= Irene Larsen =

Co-founder of the Magic Castle and the Academy of Magical Arts

Irene Larsen, known affectionately as “Princess Irene” throughout the worldwide community of magicians and illusionists, was a co-founder of the Magic Castle and the Academy of Magical Arts.

She was born Irene Stolz in Germany in 1936. In 1955, American magician John Daniel invited her to come up on stage to assist in a performance. She soon became a permanent part of the act. John Daniel nicknamed her “Princess Irene,” an honorary title she would keep for life, and two years later, they were married.

She divorced John Daniel in 1960 and began working as a magician's assistant to the brothers Milt Larsen and Bill Larsen. In 1963, the three of them founded the Academy of Magical Arts and the Magic Castle. She was the first member of the AMA. Later that year, she and Bill Larsen were married.

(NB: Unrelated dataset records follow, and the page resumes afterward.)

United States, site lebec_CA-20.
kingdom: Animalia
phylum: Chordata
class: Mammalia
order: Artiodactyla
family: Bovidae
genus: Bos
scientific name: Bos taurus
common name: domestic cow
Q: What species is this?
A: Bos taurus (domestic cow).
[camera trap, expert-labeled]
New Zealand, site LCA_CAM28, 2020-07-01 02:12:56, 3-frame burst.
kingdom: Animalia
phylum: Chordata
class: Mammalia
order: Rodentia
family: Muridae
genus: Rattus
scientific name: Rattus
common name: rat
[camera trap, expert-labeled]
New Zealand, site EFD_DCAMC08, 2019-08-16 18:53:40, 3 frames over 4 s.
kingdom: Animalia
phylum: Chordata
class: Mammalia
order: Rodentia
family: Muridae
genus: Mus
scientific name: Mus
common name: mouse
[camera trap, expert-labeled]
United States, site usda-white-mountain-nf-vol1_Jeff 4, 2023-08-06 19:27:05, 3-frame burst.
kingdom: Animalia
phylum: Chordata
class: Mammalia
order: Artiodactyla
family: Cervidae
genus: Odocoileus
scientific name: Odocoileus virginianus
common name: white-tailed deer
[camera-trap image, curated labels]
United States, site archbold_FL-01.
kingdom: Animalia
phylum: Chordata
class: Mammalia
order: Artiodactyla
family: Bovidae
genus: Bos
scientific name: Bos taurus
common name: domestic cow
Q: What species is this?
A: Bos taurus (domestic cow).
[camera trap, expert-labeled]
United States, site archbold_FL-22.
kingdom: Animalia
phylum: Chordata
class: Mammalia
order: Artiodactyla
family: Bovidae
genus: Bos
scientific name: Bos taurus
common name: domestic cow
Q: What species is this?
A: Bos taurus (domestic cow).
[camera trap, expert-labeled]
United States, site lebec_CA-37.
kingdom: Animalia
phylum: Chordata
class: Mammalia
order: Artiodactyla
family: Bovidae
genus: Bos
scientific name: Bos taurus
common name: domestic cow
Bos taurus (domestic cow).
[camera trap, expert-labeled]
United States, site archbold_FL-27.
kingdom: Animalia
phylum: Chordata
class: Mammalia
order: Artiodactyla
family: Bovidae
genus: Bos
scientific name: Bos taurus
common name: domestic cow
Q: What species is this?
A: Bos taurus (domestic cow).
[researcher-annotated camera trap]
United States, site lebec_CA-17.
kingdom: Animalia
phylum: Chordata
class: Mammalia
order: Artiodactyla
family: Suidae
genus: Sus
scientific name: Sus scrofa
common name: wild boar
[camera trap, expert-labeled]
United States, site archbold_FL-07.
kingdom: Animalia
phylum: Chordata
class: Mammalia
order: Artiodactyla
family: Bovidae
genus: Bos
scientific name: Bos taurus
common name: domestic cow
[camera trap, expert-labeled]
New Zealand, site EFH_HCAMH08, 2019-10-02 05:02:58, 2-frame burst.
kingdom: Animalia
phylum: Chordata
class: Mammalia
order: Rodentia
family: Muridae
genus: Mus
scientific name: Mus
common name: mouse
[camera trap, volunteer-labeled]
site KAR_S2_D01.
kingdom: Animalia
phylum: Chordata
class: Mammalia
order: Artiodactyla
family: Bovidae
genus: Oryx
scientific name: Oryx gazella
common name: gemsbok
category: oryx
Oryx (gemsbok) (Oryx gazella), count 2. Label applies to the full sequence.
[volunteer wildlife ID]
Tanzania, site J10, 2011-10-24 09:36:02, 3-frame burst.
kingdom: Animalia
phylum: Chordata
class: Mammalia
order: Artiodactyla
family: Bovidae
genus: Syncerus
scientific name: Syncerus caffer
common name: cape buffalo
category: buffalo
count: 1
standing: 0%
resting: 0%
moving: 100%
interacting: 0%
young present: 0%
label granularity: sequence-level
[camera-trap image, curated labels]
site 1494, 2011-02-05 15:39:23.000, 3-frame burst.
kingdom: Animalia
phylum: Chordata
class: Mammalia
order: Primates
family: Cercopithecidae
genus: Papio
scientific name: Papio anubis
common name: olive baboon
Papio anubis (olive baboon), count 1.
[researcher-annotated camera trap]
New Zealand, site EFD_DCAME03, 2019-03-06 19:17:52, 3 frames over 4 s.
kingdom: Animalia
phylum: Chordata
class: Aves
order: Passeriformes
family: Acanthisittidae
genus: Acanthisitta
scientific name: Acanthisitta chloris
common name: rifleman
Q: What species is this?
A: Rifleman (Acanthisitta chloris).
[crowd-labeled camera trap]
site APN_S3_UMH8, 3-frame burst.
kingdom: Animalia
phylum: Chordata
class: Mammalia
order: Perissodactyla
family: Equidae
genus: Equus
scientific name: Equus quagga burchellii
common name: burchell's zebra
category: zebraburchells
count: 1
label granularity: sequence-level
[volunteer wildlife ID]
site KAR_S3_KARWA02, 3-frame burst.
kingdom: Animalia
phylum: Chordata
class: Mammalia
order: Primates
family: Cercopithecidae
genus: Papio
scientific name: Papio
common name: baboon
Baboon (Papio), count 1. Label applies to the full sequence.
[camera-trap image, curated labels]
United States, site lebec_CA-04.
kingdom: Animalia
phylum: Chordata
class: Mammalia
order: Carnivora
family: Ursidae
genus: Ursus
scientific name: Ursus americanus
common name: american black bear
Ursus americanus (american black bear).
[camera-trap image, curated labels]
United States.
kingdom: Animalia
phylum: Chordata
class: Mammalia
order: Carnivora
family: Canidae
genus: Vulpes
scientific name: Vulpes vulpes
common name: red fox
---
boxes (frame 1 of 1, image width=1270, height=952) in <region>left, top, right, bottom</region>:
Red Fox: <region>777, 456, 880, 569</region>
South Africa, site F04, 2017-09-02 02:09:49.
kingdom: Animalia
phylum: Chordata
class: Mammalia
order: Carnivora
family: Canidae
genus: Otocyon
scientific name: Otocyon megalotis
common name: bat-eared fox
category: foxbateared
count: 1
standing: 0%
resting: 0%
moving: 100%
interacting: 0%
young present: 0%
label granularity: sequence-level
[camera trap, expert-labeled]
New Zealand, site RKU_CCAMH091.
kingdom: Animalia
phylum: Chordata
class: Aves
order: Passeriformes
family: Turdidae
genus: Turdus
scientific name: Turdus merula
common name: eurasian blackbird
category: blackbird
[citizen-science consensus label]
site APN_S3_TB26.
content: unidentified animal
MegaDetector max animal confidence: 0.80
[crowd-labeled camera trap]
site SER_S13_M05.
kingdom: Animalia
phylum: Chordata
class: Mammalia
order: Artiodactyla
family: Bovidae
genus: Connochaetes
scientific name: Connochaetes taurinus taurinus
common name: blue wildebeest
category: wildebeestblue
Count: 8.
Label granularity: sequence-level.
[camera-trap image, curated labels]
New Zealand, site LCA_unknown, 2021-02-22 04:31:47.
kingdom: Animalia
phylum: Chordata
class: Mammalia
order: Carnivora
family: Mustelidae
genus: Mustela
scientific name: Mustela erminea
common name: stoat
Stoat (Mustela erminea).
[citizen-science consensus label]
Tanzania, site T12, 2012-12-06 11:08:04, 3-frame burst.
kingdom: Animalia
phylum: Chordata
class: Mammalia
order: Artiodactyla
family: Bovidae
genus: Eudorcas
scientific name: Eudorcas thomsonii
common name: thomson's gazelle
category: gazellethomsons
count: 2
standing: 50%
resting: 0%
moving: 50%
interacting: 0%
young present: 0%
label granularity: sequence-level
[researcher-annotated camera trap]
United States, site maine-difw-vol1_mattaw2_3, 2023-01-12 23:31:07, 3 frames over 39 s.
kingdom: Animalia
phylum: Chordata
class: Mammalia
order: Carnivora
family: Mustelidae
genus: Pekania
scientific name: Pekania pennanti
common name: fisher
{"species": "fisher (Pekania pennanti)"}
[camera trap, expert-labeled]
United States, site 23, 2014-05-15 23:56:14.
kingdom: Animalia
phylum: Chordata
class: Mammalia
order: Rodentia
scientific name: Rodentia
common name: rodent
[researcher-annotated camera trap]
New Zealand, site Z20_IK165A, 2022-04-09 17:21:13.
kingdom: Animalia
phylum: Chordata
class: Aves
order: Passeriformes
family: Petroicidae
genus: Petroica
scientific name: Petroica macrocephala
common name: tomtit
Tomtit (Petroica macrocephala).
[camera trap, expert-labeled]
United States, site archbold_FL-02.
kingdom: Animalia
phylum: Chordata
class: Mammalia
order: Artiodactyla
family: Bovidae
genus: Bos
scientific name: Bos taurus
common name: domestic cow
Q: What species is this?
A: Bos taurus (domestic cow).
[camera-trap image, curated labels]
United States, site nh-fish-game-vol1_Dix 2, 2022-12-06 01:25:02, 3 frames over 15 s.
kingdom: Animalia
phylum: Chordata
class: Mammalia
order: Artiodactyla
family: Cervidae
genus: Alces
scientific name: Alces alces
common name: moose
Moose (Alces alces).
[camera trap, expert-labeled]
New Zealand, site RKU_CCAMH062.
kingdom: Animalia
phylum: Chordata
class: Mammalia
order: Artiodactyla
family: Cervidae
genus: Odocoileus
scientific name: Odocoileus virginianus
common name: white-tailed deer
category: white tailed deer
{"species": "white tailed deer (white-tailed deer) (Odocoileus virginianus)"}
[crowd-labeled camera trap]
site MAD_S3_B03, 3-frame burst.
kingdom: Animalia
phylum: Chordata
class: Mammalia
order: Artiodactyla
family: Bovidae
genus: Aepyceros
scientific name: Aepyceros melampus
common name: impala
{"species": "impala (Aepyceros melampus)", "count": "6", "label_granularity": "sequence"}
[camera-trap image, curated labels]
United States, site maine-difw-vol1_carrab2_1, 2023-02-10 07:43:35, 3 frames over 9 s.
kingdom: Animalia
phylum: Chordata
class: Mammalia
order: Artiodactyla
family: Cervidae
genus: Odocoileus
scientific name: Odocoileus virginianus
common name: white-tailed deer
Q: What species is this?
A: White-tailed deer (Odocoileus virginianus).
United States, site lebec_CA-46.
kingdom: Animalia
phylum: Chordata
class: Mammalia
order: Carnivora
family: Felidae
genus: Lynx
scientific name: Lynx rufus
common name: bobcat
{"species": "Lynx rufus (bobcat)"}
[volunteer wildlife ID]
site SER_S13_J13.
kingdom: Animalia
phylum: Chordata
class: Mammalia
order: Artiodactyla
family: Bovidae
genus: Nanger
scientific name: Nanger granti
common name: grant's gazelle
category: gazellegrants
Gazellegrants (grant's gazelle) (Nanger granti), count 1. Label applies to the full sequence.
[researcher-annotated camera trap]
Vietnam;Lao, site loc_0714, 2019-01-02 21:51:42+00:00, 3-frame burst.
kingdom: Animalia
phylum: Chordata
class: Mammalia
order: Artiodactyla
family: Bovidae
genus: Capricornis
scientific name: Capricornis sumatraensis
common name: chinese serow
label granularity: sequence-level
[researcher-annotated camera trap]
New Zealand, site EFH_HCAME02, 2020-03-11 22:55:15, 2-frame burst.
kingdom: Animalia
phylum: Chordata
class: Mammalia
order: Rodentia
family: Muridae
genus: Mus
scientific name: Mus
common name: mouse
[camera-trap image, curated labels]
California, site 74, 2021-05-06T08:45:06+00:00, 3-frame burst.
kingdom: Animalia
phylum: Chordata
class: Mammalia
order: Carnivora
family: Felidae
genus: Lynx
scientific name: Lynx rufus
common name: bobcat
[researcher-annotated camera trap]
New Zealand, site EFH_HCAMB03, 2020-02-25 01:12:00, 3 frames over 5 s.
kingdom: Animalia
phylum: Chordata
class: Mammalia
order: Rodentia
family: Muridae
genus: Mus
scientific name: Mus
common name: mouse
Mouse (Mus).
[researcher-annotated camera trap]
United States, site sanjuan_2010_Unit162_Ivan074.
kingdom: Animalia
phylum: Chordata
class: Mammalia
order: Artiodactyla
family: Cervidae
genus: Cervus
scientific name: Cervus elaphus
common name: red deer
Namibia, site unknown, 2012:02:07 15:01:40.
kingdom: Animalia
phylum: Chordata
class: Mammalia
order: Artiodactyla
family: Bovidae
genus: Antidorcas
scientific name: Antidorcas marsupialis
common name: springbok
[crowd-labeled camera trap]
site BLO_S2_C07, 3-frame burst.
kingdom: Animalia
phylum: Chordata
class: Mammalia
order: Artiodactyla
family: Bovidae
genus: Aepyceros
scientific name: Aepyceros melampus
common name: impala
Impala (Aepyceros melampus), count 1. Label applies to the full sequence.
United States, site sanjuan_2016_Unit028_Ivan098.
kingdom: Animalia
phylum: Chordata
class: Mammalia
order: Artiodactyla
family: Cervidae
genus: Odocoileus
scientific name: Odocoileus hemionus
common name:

She served as an ambassador for the Magic Castle and for the magical arts in general. While continuing to serve as her husband's assistant, she also appeared on the Dean Martin Show, assisting Orson Welles with his own illusion act. She was an early and continuing voice advocating the ethical treatment of animals in magical acts. From 1963 to 1999, she served continuously as either editor or co-editor of Genii: the Conjurer's Magazine, a publication by, for, and about those in the illusionist community.